When it comes to America's involvement in the Persian Gulf war, Sen. Orrin Hatch has no doubts, his mind is clear and firm: Saddam Hussein must be removed; otherwise the world will still face the possibility of terrorist attacks with chemical, biological and maybe even "dirty" nuclear weapons.

Hatch and Sen. Jake Garn, R-Utah, addressed the Utah House and Senate on Thursday, detailing their strong feelings about the war.Hatch, who sits on the Senate Intelligence Committee, said security officials are worried that Saddam is sneaking biological weapons into Western countries in diplomatic pouches - which aren't usually searched at customs. "Some worry he has already developed a dirty nuclear device" - a poor atomic bomb that would kill more with radiation than force. Saddam has no delivery method yet for any such weapon, however, he added.

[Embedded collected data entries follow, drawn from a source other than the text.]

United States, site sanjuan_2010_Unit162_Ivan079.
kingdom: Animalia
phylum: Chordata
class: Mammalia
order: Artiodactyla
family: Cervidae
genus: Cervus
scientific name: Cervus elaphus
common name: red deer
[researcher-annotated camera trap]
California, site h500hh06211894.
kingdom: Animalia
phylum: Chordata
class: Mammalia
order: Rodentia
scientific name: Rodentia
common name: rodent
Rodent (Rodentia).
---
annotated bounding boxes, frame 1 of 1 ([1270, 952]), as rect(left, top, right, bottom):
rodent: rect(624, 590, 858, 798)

Clearly, Saddam is in cahoots with known Arab terrorists, Hatch said, with three of the most infamous of them moving their headquarters to Baghdad recently. Mass destruction weapons could be passed to those terrorists' operatives in Western cities with terrible consequences.

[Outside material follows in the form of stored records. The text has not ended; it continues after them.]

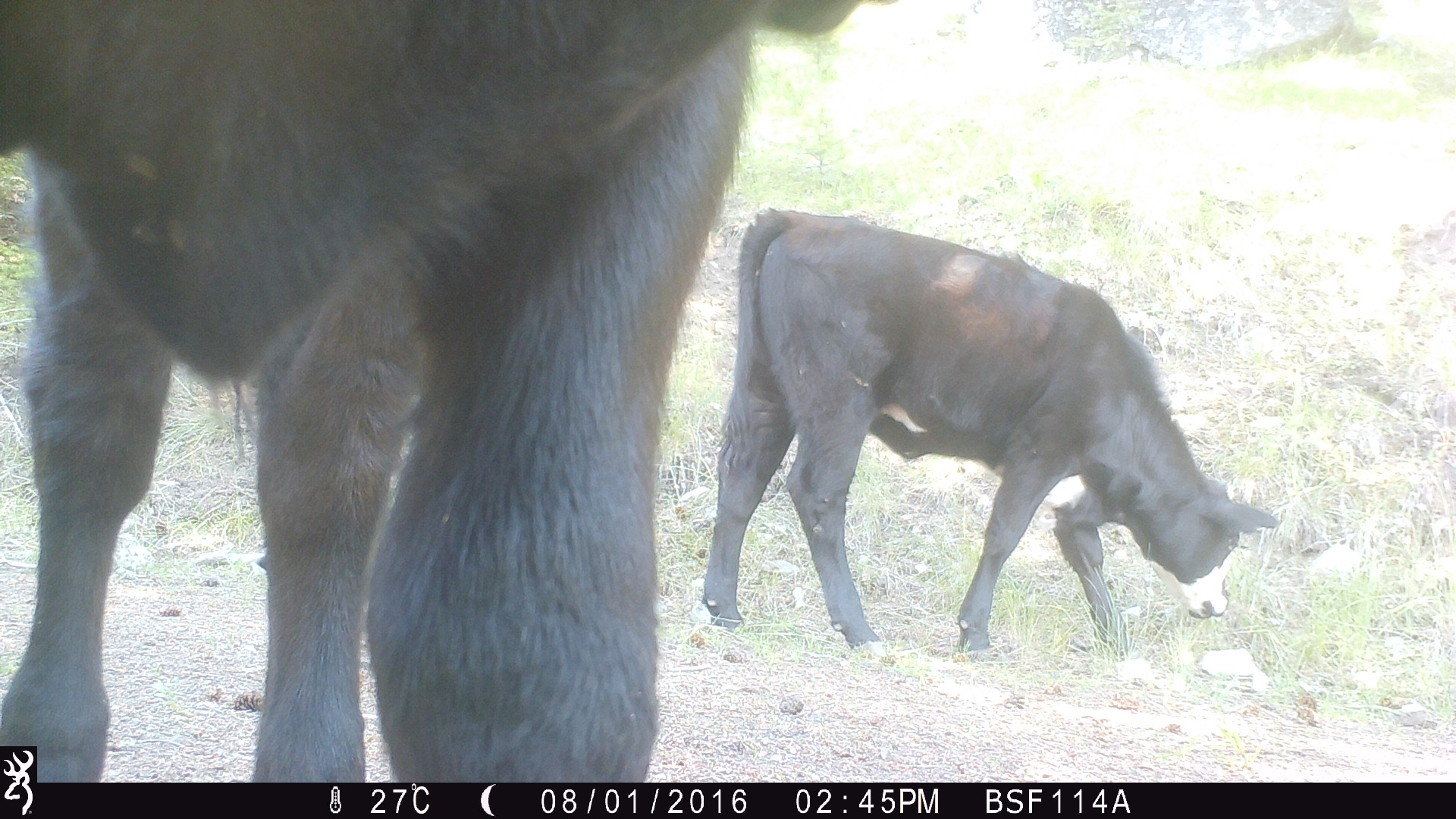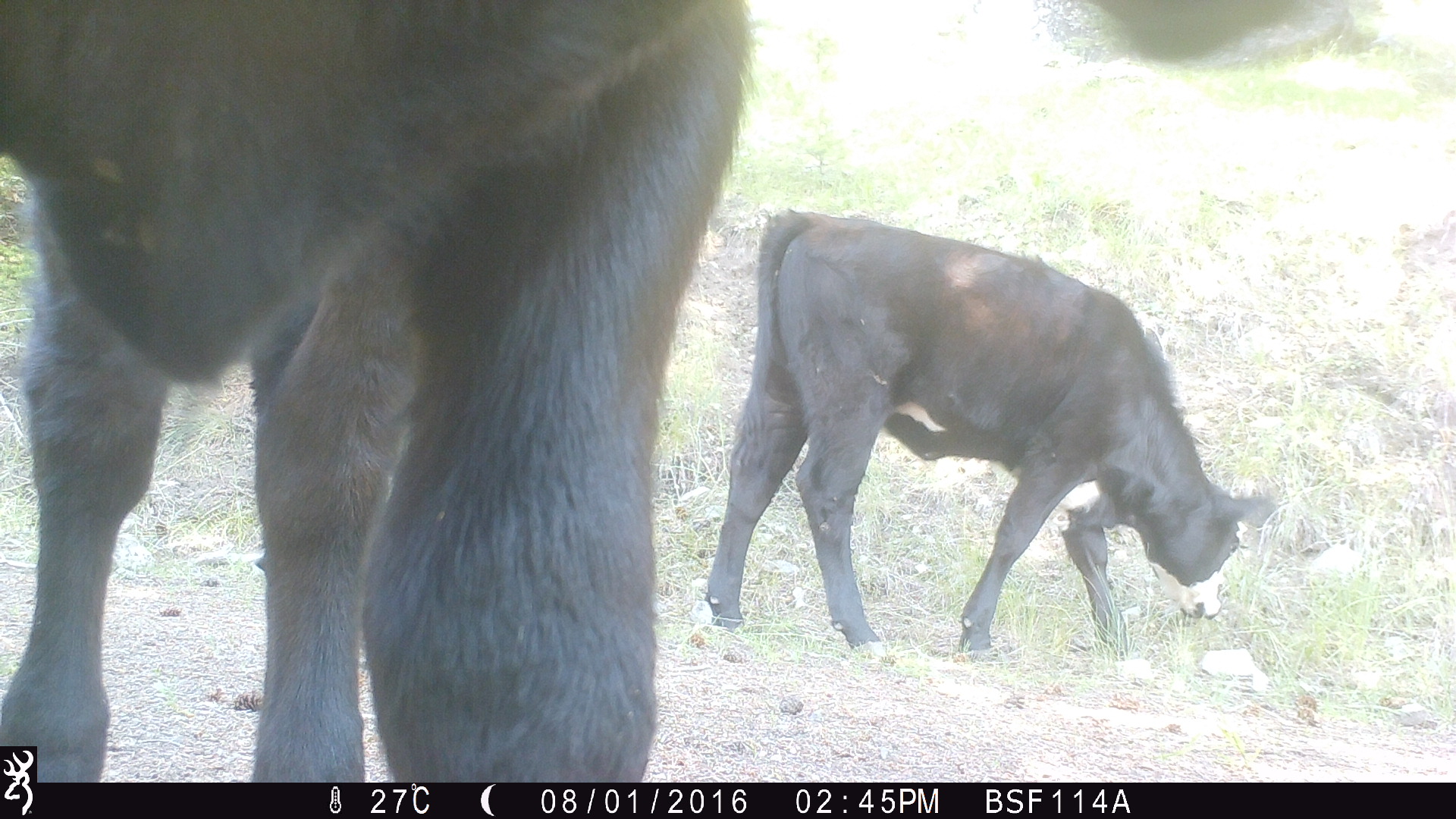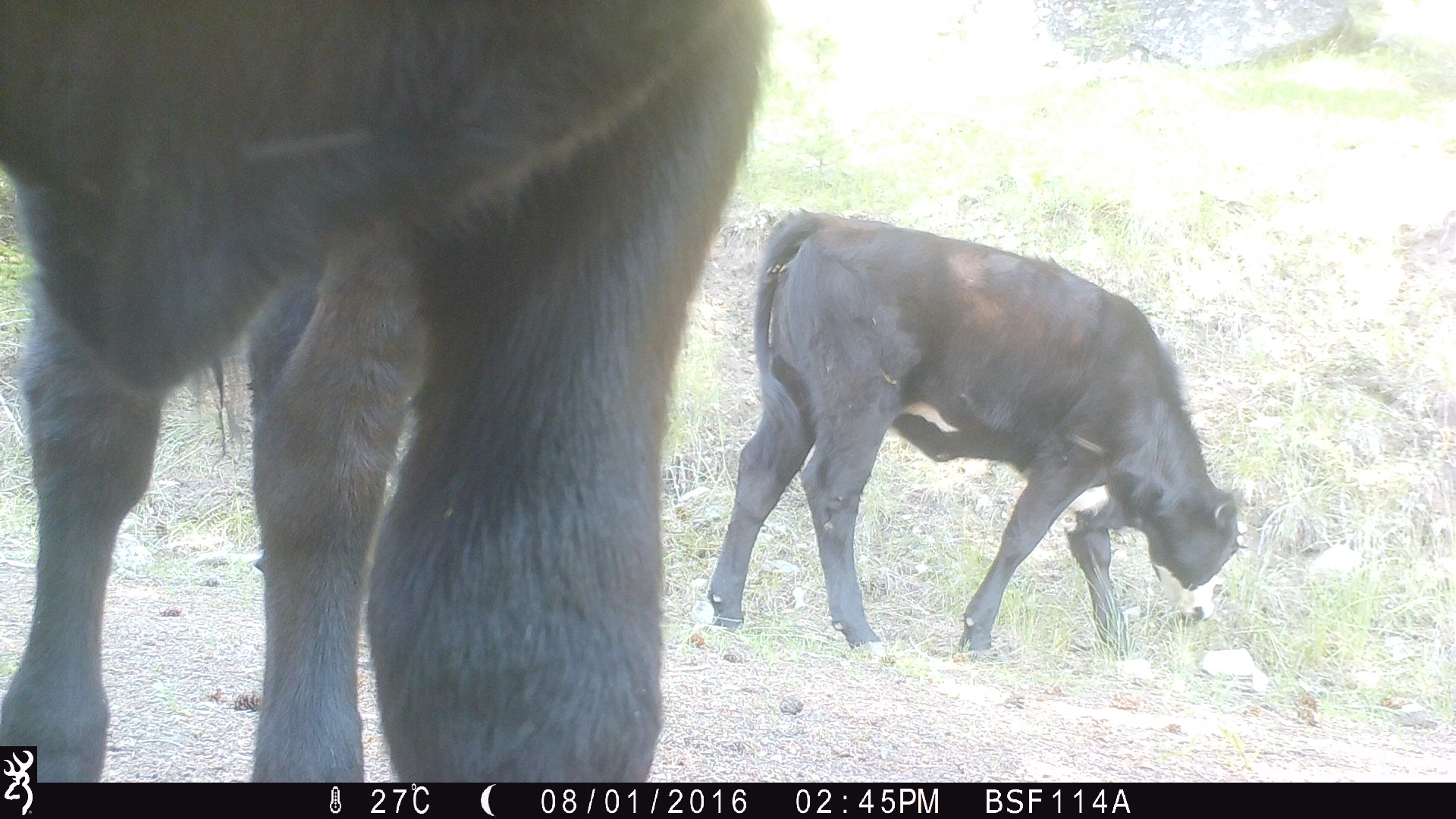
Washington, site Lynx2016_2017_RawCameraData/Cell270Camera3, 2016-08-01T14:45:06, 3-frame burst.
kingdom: Animalia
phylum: Chordata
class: Mammalia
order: Artiodactyla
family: Bovidae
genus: Bos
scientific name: Bos taurus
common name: domestic cattle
Domestic cattle (Bos taurus). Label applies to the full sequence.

He painted a grim picture of a Mideast if Saddam had gone unchallenged. "He would have threatened his Arab neighbors, they would have submitted to his will. He would have had control of the oil, and the money with it. In two to five years he would have nuclear, chemical and biological weapons." Then Israel would be attacked, with some of the Arab nations unwillingly being forced to fight on Saddam's side.

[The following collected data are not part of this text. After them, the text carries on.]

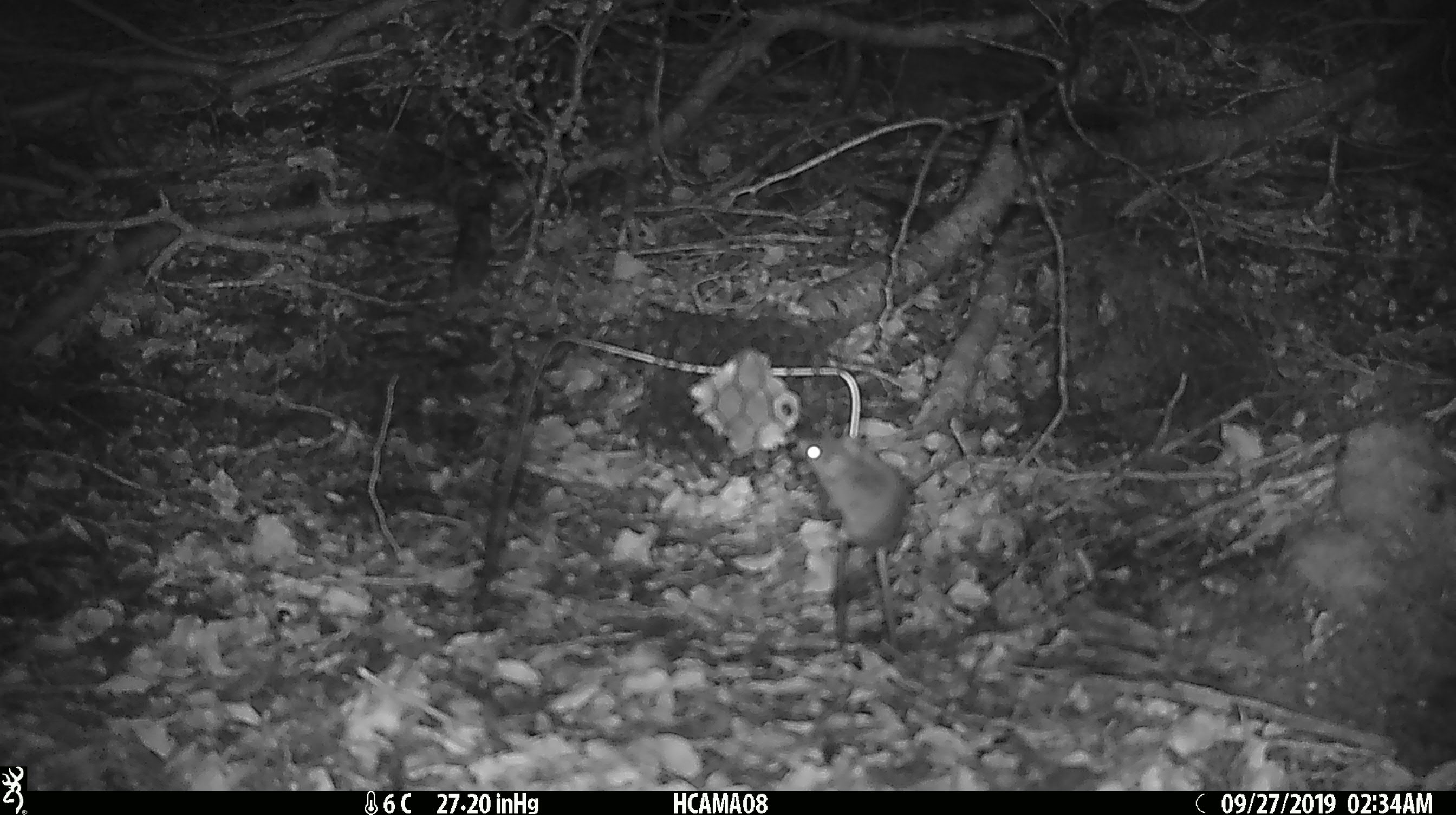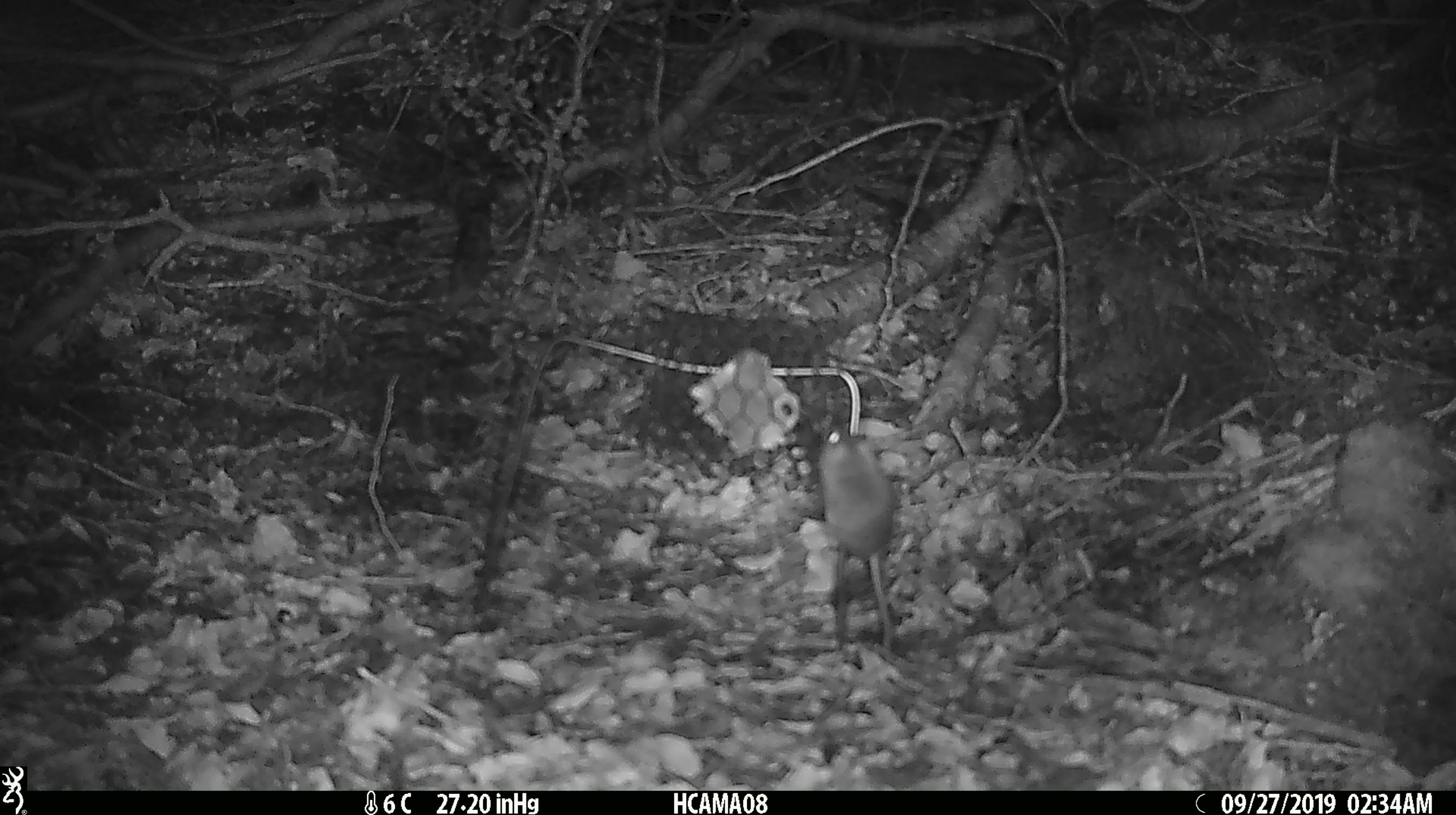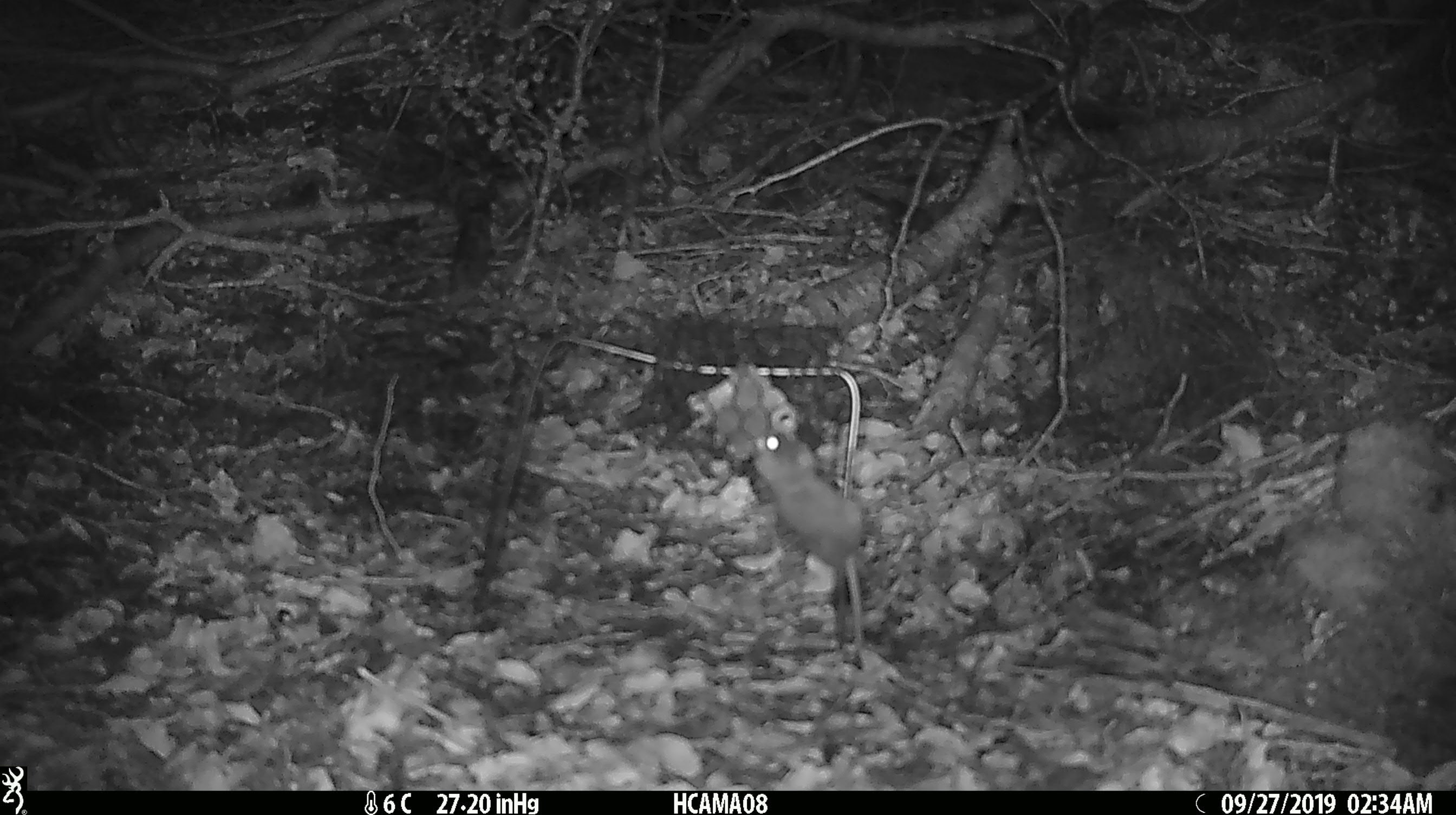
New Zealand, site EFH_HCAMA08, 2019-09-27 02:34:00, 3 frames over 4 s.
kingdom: Animalia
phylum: Chordata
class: Mammalia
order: Rodentia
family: Muridae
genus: Mus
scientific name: Mus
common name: mouse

"And who has a security agreement with Israel? The United States," Hatch said. A war then - with Saddam's nuclear and other mass destruction weapons - would be much worse than today.

"We must take this man out now. It's better to face the piper now than to face him later."

Garn criticized the censored press reports coming out of Baghdad by U.S. and ally media reporters. "We should give the media the Tokyo Rose WWII award," he said, referring to the American woman who broadcast Japanese propaganda to U.S. troops in the Pacific.